**** Provided records
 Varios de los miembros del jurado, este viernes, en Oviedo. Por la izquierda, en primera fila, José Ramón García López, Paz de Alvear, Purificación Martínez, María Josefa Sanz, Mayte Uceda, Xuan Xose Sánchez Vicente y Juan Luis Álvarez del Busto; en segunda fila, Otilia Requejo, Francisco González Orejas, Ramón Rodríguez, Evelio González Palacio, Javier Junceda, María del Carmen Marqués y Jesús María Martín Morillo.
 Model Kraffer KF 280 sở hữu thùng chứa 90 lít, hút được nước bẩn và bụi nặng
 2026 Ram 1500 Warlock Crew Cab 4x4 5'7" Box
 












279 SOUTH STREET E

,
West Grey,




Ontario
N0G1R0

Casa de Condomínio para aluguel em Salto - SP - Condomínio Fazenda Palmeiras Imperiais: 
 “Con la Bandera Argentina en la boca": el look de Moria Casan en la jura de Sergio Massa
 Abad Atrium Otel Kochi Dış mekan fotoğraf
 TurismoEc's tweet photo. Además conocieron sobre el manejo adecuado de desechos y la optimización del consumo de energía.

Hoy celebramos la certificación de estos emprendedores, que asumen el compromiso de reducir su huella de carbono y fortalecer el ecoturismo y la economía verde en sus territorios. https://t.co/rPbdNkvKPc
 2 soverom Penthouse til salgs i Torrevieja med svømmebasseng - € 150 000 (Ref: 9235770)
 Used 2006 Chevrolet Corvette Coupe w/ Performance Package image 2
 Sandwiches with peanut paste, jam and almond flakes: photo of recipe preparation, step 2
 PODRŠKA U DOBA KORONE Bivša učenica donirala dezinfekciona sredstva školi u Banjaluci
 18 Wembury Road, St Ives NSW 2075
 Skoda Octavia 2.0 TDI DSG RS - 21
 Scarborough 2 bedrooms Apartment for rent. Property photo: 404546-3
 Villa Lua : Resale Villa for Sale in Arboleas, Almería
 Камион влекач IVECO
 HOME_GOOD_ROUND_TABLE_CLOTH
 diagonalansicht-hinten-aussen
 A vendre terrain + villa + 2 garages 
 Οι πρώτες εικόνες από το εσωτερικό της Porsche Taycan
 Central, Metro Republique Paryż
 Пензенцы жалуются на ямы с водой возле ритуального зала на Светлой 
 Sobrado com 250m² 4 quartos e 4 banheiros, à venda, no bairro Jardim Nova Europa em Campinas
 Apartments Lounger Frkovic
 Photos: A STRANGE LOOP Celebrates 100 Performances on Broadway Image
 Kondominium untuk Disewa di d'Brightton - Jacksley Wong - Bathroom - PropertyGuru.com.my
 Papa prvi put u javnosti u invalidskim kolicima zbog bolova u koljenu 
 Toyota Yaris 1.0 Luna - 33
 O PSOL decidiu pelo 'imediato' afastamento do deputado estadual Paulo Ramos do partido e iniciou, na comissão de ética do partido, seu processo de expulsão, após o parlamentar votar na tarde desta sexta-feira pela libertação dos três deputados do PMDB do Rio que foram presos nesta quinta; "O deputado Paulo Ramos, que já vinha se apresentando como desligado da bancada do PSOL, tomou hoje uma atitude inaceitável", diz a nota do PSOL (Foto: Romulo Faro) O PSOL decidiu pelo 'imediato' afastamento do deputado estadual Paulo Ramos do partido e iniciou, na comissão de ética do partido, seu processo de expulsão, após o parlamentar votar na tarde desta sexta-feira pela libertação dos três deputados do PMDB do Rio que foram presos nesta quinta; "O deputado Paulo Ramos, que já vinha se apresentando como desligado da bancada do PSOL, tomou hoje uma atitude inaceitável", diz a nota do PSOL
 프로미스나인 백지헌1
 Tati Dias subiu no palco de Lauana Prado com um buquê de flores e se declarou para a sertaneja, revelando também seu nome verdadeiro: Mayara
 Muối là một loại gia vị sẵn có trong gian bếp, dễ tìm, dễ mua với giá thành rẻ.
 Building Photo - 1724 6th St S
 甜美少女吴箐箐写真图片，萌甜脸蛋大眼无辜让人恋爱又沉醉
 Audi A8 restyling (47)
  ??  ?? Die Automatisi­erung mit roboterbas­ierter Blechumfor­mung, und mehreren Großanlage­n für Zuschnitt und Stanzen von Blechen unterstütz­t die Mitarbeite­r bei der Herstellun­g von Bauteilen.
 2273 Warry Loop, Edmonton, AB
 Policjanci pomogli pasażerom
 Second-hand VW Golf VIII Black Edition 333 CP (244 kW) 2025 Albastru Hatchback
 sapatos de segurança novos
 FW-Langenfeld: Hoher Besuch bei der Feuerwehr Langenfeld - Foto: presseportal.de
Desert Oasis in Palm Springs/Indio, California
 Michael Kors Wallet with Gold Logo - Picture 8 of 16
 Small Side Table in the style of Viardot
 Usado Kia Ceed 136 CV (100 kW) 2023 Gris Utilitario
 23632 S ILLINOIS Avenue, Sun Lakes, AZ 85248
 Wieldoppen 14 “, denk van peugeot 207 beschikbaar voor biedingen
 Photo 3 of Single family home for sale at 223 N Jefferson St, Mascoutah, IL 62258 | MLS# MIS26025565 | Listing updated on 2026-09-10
********
### Exercise goal
Copy out all of the rows above, substituting "Loteamento" wherever "Condomínio" appears and changing nothing else.

### Answer box
 Varios de los miembros del jurado, este viernes, en Oviedo. Por la izquierda, en primera fila, José Ramón García López, Paz de Alvear, Purificación Martínez, María Josefa Sanz, Mayte Uceda, Xuan Xose Sánchez Vicente y Juan Luis Álvarez del Busto; en segunda fila, Otilia Requejo, Francisco González Orejas, Ramón Rodríguez, Evelio González Palacio, Javier Junceda, María del Carmen Marqués y Jesús María Martín Morillo.
 Model Kraffer KF 280 sở hữu thùng chứa 90 lít, hút được nước bẩn và bụi nặng
 2026 Ram 1500 Warlock Crew Cab 4x4 5'7" Box
 












279 SOUTH STREET E

,
West Grey,




Ontario
N0G1R0

Casa de Loteamento para aluguel em Salto - SP - Loteamento Fazenda Palmeiras Imperiais: 
 “Con la Bandera Argentina en la boca": el look de Moria Casan en la jura de Sergio Massa
 Abad Atrium Otel Kochi Dış mekan fotoğraf
 TurismoEc's tweet photo. Además conocieron sobre el manejo adecuado de desechos y la optimización del consumo de energía.

Hoy celebramos la certificación de estos emprendedores, que asumen el compromiso de reducir su huella de carbono y fortalecer el ecoturismo y la economía verde en sus territorios. https://t.co/rPbdNkvKPc
 2 soverom Penthouse til salgs i Torrevieja med svømmebasseng - € 150 000 (Ref: 9235770)
 Used 2006 Chevrolet Corvette Coupe w/ Performance Package image 2
 Sandwiches with peanut paste, jam and almond flakes: photo of recipe preparation, step 2
 PODRŠKA U DOBA KORONE Bivša učenica donirala dezinfekciona sredstva školi u Banjaluci
 18 Wembury Road, St Ives NSW 2075
 Skoda Octavia 2.0 TDI DSG RS - 21
 Scarborough 2 bedrooms Apartment for rent. Property photo: 404546-3
 Villa Lua : Resale Villa for Sale in Arboleas, Almería
 Камион влекач IVECO
 HOME_GOOD_ROUND_TABLE_CLOTH
 diagonalansicht-hinten-aussen
 A vendre terrain + villa + 2 garages 
 Οι πρώτες εικόνες από το εσωτερικό της Porsche Taycan
 Central, Metro Republique Paryż
 Пензенцы жалуются на ямы с водой возле ритуального зала на Светлой 
 Sobrado com 250m² 4 quartos e 4 banheiros, à venda, no bairro Jardim Nova Europa em Campinas
 Apartments Lounger Frkovic
 Photos: A STRANGE LOOP Celebrates 100 Performances on Broadway Image
 Kondominium untuk Disewa di d'Brightton - Jacksley Wong - Bathroom - PropertyGuru.com.my
 Papa prvi put u javnosti u invalidskim kolicima zbog bolova u koljenu 
 Toyota Yaris 1.0 Luna - 33
 O PSOL decidiu pelo 'imediato' afastamento do deputado estadual Paulo Ramos do partido e iniciou, na comissão de ética do partido, seu processo de expulsão, após o parlamentar votar na tarde desta sexta-feira pela libertação dos três deputados do PMDB do Rio que foram presos nesta quinta; "O deputado Paulo Ramos, que já vinha se apresentando como desligado da bancada do PSOL, tomou hoje uma atitude inaceitável", diz a nota do PSOL (Foto: Romulo Faro) O PSOL decidiu pelo 'imediato' afastamento do deputado estadual Paulo Ramos do partido e iniciou, na comissão de ética do partido, seu processo de expulsão, após o parlamentar votar na tarde desta sexta-feira pela libertação dos três deputados do PMDB do Rio que foram presos nesta quinta; "O deputado Paulo Ramos, que já vinha se apresentando como desligado da bancada do PSOL, tomou hoje uma atitude inaceitável", diz a nota do PSOL
 프로미스나인 백지헌1
 Tati Dias subiu no palco de Lauana Prado com um buquê de flores e se declarou para a sertaneja, revelando também seu nome verdadeiro: Mayara
 Muối là một loại gia vị sẵn có trong gian bếp, dễ tìm, dễ mua với giá thành rẻ.
 Building Photo - 1724 6th St S
 甜美少女吴箐箐写真图片，萌甜脸蛋大眼无辜让人恋爱又沉醉
 Audi A8 restyling (47)
  ??  ?? Die Automatisi­erung mit roboterbas­ierter Blechumfor­mung, und mehreren Großanlage­n für Zuschnitt und Stanzen von Blechen unterstütz­t die Mitarbeite­r bei der Herstellun­g von Bauteilen.
 2273 Warry Loop, Edmonton, AB
 Policjanci pomogli pasażerom
 Second-hand VW Golf VIII Black Edition 333 CP (244 kW) 2025 Albastru Hatchback
 sapatos de segurança novos
 FW-Langenfeld: Hoher Besuch bei der Feuerwehr Langenfeld - Foto: presseportal.de
Desert Oasis in Palm Springs/Indio, California
 Michael Kors Wallet with Gold Logo - Picture 8 of 16
 Small Side Table in the style of Viardot
 Usado Kia Ceed 136 CV (100 kW) 2023 Gris Utilitario
 23632 S ILLINOIS Avenue, Sun Lakes, AZ 85248
 Wieldoppen 14 “, denk van peugeot 207 beschikbaar voor biedingen
 Photo 3 of Single family home for sale at 223 N Jefferson St, Mascoutah, IL 62258 | MLS# MIS26025565 | Listing updated on 2026-09-10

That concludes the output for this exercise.